→ PROMPT A:
In the entries, edit the lines starting with the line that contains "How extended is" and going on through the line that contains "1487 inches" so that "separation" becomes "distance", with everything else unchanged. Give back only those edited lines.

→ PAGE:
** START **

Why have half a million Russians gone bankrupt amid Ukraine war?
A European intelligence report indicates that over 500,000 Russians declared bankruptcy last year as the country's banking sector faces strain from war financing and rising household debt. Russia's GDP growth forecast for 2026 has been cut to 0.4 percent, though experts suggest a full-blown banking crisis remains unlikely despite heightened financial risks.
Russia's financial system is experiencing significant stress as the ongoing war in Ukraine continues into its fourth year. According to a European intelligence report reviewed by Reuters, more than 500,000 Russians declared bankruptcy in the past year, representing a year-on-year increase of nearly one-third. This surge in personal insolvencies reflects broader economic pressures facing Russian households as the government diverts substantial resources toward military operations.

** END **

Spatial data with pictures
** START **

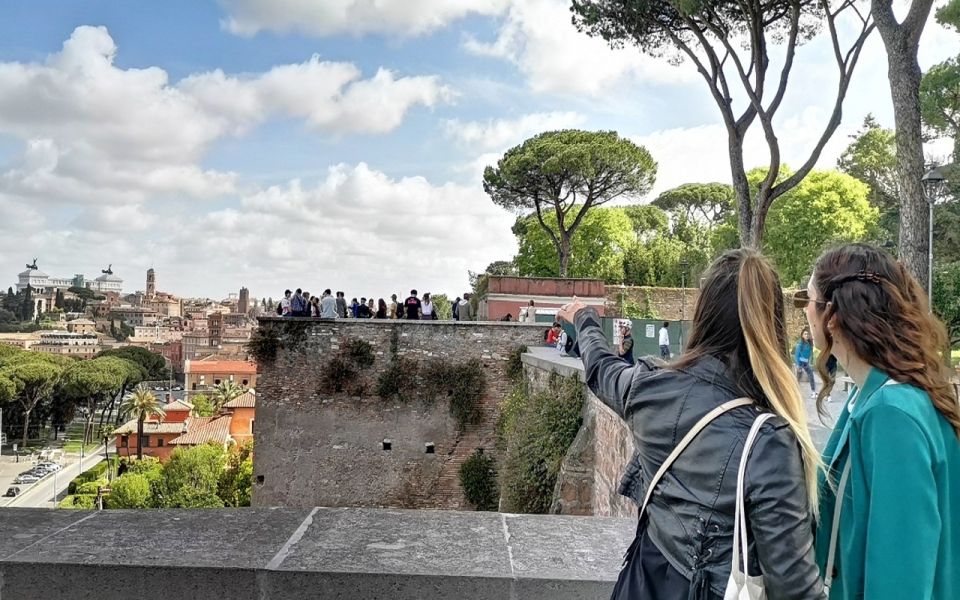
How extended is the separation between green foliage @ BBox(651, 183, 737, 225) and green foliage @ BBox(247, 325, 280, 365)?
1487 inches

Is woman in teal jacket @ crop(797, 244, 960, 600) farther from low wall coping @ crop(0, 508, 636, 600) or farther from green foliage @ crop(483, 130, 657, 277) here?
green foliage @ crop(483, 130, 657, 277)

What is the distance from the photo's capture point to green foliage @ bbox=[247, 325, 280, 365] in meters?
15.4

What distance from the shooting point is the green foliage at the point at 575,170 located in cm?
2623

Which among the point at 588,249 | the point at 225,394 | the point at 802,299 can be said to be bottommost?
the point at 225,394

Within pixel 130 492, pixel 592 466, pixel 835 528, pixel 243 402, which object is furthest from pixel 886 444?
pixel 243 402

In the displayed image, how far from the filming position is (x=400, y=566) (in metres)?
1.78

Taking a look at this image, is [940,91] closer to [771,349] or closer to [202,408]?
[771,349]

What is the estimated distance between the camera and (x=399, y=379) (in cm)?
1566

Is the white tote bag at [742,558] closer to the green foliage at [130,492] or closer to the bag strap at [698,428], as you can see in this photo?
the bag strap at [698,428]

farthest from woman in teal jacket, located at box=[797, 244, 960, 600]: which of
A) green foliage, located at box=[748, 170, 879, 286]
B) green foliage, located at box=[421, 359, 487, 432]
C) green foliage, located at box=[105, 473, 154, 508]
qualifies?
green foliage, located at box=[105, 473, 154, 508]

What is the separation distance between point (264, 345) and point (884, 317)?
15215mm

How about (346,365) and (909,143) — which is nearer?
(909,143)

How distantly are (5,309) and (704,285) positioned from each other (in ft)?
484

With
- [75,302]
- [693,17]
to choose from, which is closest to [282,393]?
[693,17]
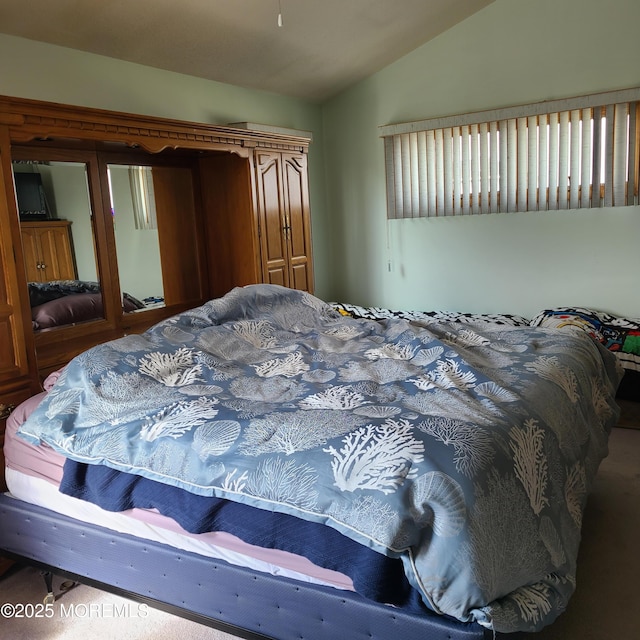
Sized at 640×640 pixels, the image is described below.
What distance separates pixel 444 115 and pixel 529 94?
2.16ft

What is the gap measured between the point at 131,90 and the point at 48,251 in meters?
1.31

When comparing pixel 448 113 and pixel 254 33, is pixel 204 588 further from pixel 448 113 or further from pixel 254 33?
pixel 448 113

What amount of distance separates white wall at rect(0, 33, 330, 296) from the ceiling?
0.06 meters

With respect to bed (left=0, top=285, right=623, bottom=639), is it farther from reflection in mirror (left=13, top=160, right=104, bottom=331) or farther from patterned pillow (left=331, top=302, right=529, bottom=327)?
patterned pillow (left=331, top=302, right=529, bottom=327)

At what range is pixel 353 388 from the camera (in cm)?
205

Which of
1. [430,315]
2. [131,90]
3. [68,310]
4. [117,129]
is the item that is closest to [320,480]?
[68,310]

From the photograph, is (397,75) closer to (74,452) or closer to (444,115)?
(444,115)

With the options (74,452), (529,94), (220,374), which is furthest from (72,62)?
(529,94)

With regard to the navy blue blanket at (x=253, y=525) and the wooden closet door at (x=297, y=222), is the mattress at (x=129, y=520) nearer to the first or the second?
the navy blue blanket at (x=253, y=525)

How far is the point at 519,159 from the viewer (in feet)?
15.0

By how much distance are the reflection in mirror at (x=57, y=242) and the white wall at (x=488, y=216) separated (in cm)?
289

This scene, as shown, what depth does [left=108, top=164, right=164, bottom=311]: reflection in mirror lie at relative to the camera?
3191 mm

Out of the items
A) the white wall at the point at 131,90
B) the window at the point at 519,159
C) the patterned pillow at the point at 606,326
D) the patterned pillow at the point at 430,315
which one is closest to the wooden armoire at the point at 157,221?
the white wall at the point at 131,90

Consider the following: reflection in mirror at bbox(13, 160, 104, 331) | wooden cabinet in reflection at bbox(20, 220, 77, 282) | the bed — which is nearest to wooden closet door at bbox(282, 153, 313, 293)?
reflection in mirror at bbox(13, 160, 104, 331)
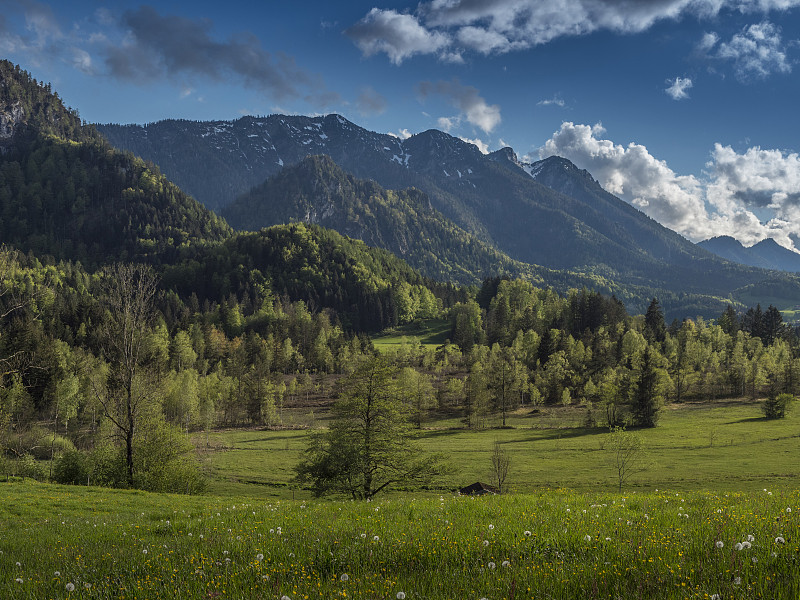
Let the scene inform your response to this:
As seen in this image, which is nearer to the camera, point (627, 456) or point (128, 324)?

** END **
** START **

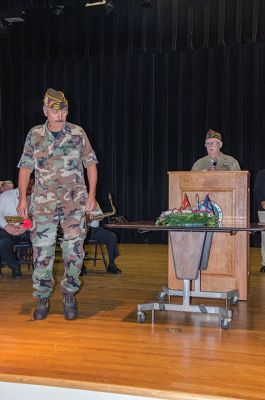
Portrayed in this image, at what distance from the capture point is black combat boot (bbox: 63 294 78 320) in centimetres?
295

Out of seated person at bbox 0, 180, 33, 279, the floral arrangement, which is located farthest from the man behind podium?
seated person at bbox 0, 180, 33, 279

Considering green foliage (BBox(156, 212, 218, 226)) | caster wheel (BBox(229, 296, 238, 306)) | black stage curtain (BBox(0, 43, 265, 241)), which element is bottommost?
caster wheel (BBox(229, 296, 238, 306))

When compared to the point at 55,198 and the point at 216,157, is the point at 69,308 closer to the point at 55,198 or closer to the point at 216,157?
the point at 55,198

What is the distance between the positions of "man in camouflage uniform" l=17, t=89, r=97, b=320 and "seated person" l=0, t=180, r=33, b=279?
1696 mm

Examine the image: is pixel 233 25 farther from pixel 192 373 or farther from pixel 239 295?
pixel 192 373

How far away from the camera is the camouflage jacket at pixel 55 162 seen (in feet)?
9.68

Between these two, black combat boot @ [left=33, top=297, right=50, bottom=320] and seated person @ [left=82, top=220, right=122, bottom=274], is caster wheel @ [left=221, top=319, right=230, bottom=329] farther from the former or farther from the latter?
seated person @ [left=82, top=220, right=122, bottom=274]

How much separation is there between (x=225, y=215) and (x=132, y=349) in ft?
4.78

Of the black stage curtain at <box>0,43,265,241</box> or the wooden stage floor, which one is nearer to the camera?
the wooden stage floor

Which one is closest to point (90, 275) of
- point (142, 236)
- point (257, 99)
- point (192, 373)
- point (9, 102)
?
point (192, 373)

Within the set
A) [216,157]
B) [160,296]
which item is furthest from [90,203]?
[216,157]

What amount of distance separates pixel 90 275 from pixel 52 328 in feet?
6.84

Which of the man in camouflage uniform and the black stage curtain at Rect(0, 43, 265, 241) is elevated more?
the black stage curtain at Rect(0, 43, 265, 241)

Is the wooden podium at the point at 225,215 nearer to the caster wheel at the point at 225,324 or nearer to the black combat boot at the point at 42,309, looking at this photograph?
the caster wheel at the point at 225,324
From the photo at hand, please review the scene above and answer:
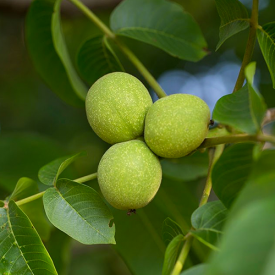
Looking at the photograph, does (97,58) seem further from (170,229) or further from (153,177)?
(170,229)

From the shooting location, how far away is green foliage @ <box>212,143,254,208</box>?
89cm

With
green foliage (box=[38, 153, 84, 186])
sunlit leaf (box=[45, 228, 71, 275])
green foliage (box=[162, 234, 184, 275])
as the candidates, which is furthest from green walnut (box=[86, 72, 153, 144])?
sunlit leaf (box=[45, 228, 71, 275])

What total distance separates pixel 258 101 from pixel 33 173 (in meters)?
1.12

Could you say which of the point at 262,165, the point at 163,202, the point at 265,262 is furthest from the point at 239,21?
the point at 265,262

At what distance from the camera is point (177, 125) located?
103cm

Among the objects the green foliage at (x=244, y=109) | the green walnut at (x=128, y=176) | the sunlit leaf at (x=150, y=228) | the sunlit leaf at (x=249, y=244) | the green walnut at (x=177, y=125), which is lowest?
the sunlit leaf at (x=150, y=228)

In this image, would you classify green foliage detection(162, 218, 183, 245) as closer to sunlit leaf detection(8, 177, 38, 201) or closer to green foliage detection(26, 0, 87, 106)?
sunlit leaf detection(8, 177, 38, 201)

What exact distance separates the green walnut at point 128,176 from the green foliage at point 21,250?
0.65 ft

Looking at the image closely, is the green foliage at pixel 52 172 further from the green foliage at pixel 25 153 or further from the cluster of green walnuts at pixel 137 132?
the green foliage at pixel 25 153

** END **

→ PROMPT B:
Output the passage of the article on Russian bankruptcies starting with "Russia's financial system" and going on through "toward military operations.", copied word for word.

→ EXERCISE OUTPUT A:
How extended is the distance between green foliage @ BBox(651, 183, 737, 225) and green foliage @ BBox(247, 325, 280, 365)?
1487 inches

→ EXERCISE OUTPUT B:
Russia's financial system is experiencing significant stress as the ongoing war in Ukraine continues into its fourth year. According to a European intelligence report reviewed by Reuters, more than 500,000 Russians declared bankruptcy in the past year, representing a year-on-year increase of nearly one-third. This surge in personal insolvencies reflects broader economic pressures facing Russian households as the government diverts substantial resources toward military operations.